Toen ik hersteld was van mijn eetstoornis ben ik mijn Master gaan doen en dat betekende dat ik mijn specialisatie moest gaan kiezen. Ik had aan het begin van mijn studie dus het idee om richting leerproblemen af te studeren, maar ik merkte een sterk verlangen om ook richting angst- en stemmingsstoornissen af te willen studeren. Hier had ik immers zelf ook ervaring mee gehad.
Eigenlijk was het idee van beide specialisaties hetzelfde: mensen helpen met problematiek die ik zelf ook ervaren heb. Ik kreeg steeds meer het gevoel dat ik iets voor mensen met een eetstoornis kon gaan betekenen en dit wilde ik ook erg graag. Om deze reden ben ik in twee richtingen afgestudeerd: leerproblemen en angst- en stemmingsstoornissen. Ik wilde graag mensen met een eetstoornis helpen, omdat ik wist hoe ontzettend beperkend een eetstoornis kan zijn. Ook wilde ik graag een luisterend oor zijn en iemand die hun problemen en gedachten kon begrijpen, omdat ik begrip voor mijn eetstoornis helaas altijd gemist heb in mijn behandeling. Ik wilde ervoor zorgen dat anderen met een eetstoornis dit begrip wel zouden kunnen krijgen omdat je omgeving het ook niet altijd kan begrijpen.
Dat is voor mij de reden geweest om bij Human Concern te solliciteren.
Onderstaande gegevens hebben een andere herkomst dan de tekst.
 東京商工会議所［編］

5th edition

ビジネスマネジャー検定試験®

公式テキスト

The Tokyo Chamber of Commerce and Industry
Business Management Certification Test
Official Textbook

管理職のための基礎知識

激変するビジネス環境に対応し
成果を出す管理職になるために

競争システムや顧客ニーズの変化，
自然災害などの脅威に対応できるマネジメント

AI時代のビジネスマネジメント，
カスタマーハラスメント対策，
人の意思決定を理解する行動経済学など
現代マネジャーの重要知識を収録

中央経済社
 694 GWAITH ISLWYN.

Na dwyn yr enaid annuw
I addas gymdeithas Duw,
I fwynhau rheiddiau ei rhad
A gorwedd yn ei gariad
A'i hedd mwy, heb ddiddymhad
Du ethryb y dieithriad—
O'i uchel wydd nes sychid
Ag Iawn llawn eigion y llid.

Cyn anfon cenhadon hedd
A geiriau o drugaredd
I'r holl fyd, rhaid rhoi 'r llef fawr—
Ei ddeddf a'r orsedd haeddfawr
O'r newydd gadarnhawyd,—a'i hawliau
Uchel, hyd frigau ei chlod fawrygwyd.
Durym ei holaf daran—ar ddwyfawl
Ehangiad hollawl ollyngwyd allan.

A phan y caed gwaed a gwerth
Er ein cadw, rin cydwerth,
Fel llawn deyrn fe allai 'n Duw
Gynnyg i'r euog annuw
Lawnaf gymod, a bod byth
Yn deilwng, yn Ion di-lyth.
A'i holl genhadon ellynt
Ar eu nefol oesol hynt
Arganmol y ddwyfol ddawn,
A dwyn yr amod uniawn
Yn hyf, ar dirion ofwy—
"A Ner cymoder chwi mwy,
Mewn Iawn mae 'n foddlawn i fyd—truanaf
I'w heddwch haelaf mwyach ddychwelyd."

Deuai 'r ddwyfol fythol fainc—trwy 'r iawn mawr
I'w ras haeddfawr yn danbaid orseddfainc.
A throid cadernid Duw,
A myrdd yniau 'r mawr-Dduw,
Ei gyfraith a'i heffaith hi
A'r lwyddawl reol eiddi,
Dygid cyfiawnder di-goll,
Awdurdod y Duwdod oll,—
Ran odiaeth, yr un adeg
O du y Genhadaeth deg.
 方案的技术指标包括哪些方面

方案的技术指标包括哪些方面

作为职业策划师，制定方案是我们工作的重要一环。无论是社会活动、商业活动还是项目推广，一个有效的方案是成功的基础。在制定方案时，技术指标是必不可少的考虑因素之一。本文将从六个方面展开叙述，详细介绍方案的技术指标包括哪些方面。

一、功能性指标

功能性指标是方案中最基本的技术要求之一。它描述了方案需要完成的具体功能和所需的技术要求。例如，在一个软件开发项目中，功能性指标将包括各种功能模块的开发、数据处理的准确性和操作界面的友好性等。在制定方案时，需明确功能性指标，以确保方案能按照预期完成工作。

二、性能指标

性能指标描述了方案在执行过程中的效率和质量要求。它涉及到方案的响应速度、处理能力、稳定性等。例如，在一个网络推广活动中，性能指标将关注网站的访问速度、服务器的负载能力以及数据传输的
Ik las de vacature en ik had meteen het gevoel dat dit mijn droombaan zou kunnen zijn. Werken met mijn eigen ervaring en werken met mijzelf om anderen te kunnen helpen die met een eetstoornis worstelen: mooier kon het niet! Bij veel andere instellingen voor eetstoornissen werken ze niet met mensen die zelf een eetstoornis hebben gehad. Het feit dat dat hier wel gebeurd vind ik heel waardevol.
Werken bij Human Concern
Mijn eetstoornis die ik vroeger altijd zag als zwakte, is nu mijn kracht geworden. Ik ben blij dat ik kan zeggen dat ik echt de baan heb gevonden die bij mij past. Er is niets mooiers dan mensen helpen die de stap naar de hulpverlening hebben gezet. Om samen te zoeken naar waar die eetstoornis voor wordt ingezet en hieraan te werken. Het is voor mij heel belangrijk dat ik op een plek werk waar ik mezelf kan zijn. Omdat ik mij vroeger vaak achter een masker verschuilde, zocht ik een plek waar ik mij prettig voelde. Ik denk dat dat voor mij het allerbelangrijkste is wat ik hier bij Human Concern gevonden heb. Ik vind het bijzonder hoe mijn eetstoornisverleden nu echt mijn kracht geworden is. En ook dat ik in deze jaren al veel heb kunnen bijdragen. Het is heel bijzonder dat mijn eigen ervaring heel belangrijk is voor het herstel van mijn cliënten. Sommige cliënten hebben hele grote keuzes gemaakt in hun leven en daar ben ik ontzettend trots op. Trots op mijn cliënten én op mijzelf.